**WHAT YOU WILL DO:** In the article about the BYU ROTC leadership development exercise, where was the annual two-day training held?

**SELECTED EXCERPT:**

Heavy breathing. Goggles fogged over in the cold. Surrounded by forest. Separated from your squad without information on the remainder of the platoon. Working your way through enemy territory, alone.
Cadet Joshua David Farr and his BYU ROTC comrades had one mission: capture the enemy’s flag.
The goal sounds simple, but it required crossing rugged terrain, keeping the squad intact, and assaulting the opposition’s stronghold at the top of a hill covered in trees—all part of the culminating event at the BYU’s leadership development exercise
The annual two-day training held at Utah’s Camp Williams gave BYU cadet seniors the opportunity to put the leadership skills they’ve gained in the last four years to practice. The upperclassmen provided valuable hands-on instruction to their fellow cadets through extensive drills and taught the art of navigation in both daylight and the dark of night.
“In class you learn the theory, in lab we try to put it into practice, and then we do the leadership development exercise to try and encapsulate all of the training,” Major Jeff Hendricks says. “It’s like learning to swim. You can read all of the literature on bouncy and hydrodynamics but at some point you got to get in the water. The best way to learn leadership is to lead.”

**DATA SHOWN:**
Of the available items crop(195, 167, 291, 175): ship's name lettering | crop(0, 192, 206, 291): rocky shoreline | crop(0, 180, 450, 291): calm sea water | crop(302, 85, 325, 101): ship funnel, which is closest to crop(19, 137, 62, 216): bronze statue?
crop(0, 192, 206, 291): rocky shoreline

**EXERCISE ANSWER:** Utah's Camp Williams.